First, you need to get the dataset details like ID, Path etc with GET please refer this link here

And then using the dataset Id and other details you can promote the folder or files, please refer this link

@Venugopal_Menda

Hi, Thanks for the help.
I am able to promote the folder to PDS(parquet format).
But just one last thing i wanted to do is create VDS from PDS and i tried below query it is not working.
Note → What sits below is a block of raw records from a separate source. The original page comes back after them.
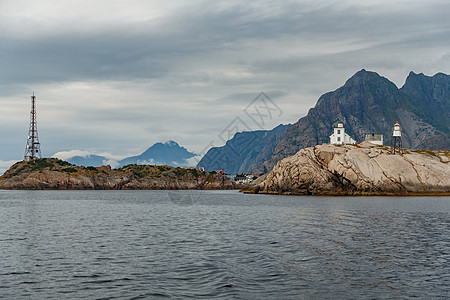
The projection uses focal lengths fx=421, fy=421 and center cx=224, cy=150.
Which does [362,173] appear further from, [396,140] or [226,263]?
[226,263]

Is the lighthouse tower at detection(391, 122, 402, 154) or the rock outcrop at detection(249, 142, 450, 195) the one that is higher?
the lighthouse tower at detection(391, 122, 402, 154)

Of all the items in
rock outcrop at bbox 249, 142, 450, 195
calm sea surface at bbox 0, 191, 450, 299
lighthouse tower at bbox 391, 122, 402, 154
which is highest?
lighthouse tower at bbox 391, 122, 402, 154

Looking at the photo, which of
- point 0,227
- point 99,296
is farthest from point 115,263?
point 0,227

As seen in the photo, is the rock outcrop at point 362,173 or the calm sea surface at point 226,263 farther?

Giving Error failed in parsing query

Request Type: POST
Url: http://Host:9766/api/v3/catalog
Request Body:
{
“entityType”: “dataset”,
“path”: [
“SPACE”,
“FOLDER”,
“VDS Name”
],
“type”: “VIRTUAL_DATASET”,
“sql”: “select * from ‪SOURCE.FOLDER.FOLDER.FOLDER.FOLDER.FOLDER.FOLDER.PDS”,
“sqlContext”: [“VDS Name”, “SOURCE”]
}

Error: Failed in parsing Query

Hi @Gautam

Can you try by following with this reference, this works for me.

{code}
curl -X POST
http://localhost:9047/api/v3/catalog
-H ‘Authorization: _dremioatm624tjp5n180shfi3tbgh99k’
-H ‘Content-Type: application/json’
-H ‘Postman-Token: 21eae4e6-4ddc-4af8-9085-b2341ee02dea’
-H ‘cache-control: no-cache’
-d '{
“entityType”: “dataset”,
“type”: “VIRTUAL_DATASET”,
“path”: [
@Dremio”,
“APIVDS1”
],
“createdAt”: “2019-10-09T10:26:55.386Z”,
“sql”: “SELECT * FROM EMPLOYEES”,
“sqlContext”: [
“orc”,
“DREMIO”
]
} ’
{code}

VDSNAME: APIVDS1
VDSLOCATION: Dremio
PDS Table name: EMPLOYEES
PATH TO PDS/SQL CONTEXT: orc–>DREMIO

@Venugopal_Menda

in Path section
@Dremio is DestinationSpaceName>>DestinationFolderName
Right?

Yes @Gautam the path section @Dremio is the destination location where the VDS APIVDS1 should save.

If you want to save the VDS in a space mention the space name

@Venugopal_Menda

I tried your piece of code, it didn’t worked.
Error 400 Invalid Query
Url: http://Host:9766/api/v3/catalog
Request Body
{
“entityType”: “dataset”,
“path”: [
“DESTINATION SPACE”,
“DESTINATION FOLDER”,
“DESTINATION VDS NAME”
],
“type”: “VIRTUAL_DATASET”,
“sql”: “select * from PDS NAME”,
“sqlContext”: [“Comma seperated path to PDS(SOURCE,FOLDER,FOLDER)”]
}

{
“entityType”: “dataset”,
“type”: “VIRTUAL_DATASET”,
“path”: [
“DESTINATION SPACE”,
“DESTINATION FOLDER”,
“DESTINATION VDS NAME”
],
“sql”: “select * from PDS NAME”,
“sqlContext”: [“Comma seperated path to PDS(SOURCE,FOLDER,FOLDER)”]
}

Also tried below one, it gave me Response Code 200 but there was no VDS generated
URL:- http://tdclxd00025:9766/api/v3/sql
Request Type: POST
Request Body:-
{
“sql”: “CREATE OR REPLACE VDS <<<SPACE.FOLDER.VDSName>>> as SELECT * FROM <<>>.<<>>.<<>>.<<>>.<<>>.<<>>.<<>>.<<>>”
}

@Gautam, for “Error 400 Invalid Query”, can you share the exact SQL query string that you sent? I seems like there might just be a syntax error here.

As for the “CREATE OR REPLACE VDS …” request; there should be a job in the “Jobs” page of the Dremio UI the query that you submitted via the API. Can you find that job? Was it successful?